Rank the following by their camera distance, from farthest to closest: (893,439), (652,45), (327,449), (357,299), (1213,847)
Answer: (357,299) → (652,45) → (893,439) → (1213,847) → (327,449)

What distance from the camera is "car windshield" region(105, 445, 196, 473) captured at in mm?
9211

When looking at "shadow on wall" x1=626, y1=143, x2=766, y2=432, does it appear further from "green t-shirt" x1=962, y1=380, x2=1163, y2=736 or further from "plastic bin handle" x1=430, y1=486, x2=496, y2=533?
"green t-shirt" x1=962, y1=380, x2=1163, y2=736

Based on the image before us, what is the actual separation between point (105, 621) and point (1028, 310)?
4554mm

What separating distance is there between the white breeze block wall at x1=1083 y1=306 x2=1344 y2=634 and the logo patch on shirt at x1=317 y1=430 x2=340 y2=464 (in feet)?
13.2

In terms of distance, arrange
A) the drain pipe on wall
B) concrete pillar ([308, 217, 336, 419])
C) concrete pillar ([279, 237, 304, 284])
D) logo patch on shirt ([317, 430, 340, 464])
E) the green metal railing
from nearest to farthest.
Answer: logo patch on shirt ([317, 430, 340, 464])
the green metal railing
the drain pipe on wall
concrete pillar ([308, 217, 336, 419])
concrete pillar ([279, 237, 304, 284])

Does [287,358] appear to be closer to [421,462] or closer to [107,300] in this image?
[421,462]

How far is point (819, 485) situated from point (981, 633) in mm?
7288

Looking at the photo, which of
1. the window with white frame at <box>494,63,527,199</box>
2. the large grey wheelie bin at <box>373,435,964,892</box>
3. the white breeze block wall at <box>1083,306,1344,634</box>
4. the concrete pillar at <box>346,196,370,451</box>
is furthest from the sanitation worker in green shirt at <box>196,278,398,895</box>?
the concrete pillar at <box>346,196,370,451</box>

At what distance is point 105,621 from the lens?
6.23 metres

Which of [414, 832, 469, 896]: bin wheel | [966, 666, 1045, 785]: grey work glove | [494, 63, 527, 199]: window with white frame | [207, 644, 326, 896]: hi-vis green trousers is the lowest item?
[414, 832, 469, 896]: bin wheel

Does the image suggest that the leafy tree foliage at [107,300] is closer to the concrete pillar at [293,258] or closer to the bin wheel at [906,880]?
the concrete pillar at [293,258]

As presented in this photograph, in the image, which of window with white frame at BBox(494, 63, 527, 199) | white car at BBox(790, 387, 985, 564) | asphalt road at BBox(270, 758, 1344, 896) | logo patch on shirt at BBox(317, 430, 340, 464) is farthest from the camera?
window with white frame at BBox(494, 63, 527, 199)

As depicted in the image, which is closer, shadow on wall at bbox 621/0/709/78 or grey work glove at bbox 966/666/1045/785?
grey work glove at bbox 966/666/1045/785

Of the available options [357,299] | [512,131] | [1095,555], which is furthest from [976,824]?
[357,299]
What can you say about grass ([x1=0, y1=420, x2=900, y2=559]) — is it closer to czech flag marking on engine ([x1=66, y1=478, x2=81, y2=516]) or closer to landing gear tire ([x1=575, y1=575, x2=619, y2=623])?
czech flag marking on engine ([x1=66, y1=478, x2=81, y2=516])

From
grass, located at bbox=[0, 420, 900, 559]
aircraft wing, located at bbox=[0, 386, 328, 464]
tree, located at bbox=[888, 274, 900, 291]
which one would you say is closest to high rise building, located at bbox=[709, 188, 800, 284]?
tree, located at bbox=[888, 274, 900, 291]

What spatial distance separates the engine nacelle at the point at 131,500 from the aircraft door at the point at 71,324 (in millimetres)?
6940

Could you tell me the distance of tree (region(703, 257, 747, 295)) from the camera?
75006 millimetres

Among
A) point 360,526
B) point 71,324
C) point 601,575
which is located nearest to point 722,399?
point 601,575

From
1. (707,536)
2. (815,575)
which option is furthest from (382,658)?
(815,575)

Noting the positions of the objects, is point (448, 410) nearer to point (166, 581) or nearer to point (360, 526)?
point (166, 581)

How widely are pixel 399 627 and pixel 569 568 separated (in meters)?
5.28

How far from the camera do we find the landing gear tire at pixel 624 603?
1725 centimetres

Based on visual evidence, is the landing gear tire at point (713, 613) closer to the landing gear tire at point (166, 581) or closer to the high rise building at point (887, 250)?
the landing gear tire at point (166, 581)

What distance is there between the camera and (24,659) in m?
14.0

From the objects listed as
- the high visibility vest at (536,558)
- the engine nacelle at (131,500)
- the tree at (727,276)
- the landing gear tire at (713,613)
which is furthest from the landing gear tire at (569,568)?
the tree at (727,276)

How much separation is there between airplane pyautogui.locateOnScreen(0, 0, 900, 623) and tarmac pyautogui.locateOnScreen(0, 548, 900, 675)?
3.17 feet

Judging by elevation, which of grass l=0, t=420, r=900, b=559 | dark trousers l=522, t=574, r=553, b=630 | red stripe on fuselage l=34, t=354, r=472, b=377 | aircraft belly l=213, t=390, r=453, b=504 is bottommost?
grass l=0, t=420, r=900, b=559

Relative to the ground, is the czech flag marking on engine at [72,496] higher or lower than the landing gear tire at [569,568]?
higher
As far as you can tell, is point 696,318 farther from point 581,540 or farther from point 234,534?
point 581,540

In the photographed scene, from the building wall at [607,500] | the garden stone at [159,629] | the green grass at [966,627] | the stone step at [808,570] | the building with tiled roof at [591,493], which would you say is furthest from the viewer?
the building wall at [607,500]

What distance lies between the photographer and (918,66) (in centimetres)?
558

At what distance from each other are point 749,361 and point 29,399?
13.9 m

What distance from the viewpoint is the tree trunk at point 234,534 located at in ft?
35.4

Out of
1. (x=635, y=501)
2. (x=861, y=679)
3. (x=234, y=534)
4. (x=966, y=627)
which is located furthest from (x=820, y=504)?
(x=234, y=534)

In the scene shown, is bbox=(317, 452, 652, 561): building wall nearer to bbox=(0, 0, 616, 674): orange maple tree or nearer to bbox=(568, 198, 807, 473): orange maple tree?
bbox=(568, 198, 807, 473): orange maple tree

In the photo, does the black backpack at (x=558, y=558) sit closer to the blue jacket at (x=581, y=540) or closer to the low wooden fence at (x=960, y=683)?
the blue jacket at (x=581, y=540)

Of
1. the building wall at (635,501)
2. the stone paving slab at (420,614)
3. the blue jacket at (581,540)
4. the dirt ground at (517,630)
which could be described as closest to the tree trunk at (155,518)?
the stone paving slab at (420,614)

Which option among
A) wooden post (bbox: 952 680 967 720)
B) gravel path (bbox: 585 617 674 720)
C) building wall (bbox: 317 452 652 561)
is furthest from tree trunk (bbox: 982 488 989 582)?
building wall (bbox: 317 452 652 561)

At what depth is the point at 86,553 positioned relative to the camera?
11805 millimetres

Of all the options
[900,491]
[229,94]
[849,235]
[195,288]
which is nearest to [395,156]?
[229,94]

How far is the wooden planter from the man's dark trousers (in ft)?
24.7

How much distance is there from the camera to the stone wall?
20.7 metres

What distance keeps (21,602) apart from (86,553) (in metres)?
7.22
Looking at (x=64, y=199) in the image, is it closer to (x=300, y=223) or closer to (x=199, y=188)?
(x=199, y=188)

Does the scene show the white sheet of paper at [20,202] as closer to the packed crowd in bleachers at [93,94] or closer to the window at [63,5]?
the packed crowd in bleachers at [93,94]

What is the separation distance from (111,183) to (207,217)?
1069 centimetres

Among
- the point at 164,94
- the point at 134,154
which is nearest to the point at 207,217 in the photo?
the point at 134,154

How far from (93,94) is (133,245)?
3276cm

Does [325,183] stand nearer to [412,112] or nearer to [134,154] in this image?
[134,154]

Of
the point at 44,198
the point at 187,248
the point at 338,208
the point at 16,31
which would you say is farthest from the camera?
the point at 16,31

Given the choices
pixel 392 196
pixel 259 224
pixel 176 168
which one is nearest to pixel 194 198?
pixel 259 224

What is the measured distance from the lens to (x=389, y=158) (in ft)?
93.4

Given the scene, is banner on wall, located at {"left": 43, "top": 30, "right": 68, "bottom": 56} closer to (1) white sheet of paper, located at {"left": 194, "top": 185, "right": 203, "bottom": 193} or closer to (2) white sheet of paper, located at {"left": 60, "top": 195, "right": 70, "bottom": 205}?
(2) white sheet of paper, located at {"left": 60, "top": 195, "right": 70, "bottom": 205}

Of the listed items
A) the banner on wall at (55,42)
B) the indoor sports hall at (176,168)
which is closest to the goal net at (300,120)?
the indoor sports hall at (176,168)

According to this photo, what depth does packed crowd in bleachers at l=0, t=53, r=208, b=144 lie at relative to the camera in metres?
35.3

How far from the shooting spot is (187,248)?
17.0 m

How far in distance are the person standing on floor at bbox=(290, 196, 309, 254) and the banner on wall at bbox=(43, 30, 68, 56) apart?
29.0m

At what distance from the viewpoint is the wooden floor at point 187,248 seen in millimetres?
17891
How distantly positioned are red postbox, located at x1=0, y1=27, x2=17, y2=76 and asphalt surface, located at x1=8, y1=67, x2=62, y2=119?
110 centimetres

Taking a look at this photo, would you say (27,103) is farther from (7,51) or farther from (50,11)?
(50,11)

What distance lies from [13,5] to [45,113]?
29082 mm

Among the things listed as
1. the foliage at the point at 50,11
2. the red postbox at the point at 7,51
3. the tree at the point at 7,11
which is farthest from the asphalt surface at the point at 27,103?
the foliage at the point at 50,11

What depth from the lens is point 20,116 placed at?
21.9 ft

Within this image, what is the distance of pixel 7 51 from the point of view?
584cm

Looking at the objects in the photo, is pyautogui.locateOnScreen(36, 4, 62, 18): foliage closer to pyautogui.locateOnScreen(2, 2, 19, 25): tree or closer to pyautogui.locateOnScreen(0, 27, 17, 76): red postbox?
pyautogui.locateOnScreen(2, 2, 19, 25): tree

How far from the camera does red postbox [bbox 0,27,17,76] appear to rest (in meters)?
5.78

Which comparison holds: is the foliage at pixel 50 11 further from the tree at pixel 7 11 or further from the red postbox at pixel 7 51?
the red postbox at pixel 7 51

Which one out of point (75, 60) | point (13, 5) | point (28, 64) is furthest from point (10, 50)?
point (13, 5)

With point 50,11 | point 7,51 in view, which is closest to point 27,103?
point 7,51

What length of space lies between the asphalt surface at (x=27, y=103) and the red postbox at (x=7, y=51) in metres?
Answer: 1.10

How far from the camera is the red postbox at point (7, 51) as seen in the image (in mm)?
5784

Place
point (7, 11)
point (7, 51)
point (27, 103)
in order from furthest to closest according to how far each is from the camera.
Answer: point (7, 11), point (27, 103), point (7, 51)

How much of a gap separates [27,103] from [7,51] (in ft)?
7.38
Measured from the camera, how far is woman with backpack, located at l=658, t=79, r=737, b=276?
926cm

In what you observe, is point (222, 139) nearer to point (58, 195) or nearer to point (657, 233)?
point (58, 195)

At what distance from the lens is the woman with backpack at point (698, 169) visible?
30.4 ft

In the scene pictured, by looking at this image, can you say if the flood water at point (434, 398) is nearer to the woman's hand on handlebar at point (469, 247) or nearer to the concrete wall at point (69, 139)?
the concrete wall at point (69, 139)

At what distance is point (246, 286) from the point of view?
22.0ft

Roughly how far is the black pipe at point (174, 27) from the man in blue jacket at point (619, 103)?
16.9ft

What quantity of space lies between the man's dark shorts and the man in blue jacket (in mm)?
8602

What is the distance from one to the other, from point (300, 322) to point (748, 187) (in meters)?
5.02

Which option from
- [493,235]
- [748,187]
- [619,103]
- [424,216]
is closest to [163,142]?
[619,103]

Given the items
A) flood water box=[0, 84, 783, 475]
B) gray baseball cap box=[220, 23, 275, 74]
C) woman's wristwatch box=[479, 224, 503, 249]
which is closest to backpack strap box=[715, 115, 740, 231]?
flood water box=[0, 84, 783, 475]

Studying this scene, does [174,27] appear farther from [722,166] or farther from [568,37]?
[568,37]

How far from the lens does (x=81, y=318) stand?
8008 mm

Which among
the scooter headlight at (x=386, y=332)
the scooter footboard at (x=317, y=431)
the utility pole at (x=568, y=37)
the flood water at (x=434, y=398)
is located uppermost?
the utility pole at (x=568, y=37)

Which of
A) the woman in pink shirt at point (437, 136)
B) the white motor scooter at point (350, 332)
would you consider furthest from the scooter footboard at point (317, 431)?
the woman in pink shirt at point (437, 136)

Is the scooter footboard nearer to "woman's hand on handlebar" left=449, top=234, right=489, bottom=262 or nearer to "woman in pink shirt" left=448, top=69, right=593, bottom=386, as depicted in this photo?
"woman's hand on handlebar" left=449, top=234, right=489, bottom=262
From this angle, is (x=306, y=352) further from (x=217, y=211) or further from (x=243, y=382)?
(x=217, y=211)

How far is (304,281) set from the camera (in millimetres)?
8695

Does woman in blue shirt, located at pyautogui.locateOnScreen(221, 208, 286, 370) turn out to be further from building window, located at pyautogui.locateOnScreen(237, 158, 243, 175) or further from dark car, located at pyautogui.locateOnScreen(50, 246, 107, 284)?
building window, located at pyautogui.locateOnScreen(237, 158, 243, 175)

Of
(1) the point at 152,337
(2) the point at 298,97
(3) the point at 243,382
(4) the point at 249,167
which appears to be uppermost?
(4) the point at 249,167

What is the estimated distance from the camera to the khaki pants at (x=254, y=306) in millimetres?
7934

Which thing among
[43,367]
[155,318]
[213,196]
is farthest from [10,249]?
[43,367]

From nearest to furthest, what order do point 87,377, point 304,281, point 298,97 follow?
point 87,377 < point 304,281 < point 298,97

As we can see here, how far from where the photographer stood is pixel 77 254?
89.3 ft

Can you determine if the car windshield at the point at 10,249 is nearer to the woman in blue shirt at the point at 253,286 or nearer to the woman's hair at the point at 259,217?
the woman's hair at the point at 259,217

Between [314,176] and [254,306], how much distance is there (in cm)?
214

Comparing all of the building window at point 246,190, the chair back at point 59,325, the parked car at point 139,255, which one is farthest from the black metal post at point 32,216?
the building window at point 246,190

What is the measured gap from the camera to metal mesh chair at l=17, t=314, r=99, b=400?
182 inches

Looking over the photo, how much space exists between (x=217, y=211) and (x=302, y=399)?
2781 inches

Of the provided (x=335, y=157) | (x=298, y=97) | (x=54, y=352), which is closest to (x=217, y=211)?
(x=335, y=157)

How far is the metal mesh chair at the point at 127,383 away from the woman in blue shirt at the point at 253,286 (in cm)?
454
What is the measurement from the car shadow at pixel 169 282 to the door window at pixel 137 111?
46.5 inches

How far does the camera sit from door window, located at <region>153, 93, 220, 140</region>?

| PROBLEM STATEMENT |
Quote from the records the lines from the one containing "Looking at (x=64, y=199)" through the one containing "1069 centimetres", inclusive, reproducing them word for word.

| EXERCISE RESULT |
Looking at (x=64, y=199) in the image, is it closer to (x=300, y=223) or closer to (x=199, y=188)?
(x=199, y=188)

Does the scene show the white sheet of paper at [20,202] as closer to the packed crowd in bleachers at [93,94] or closer to the window at [63,5]?
the packed crowd in bleachers at [93,94]

What is the separation distance from (111,183) to (207,217)?
1069 centimetres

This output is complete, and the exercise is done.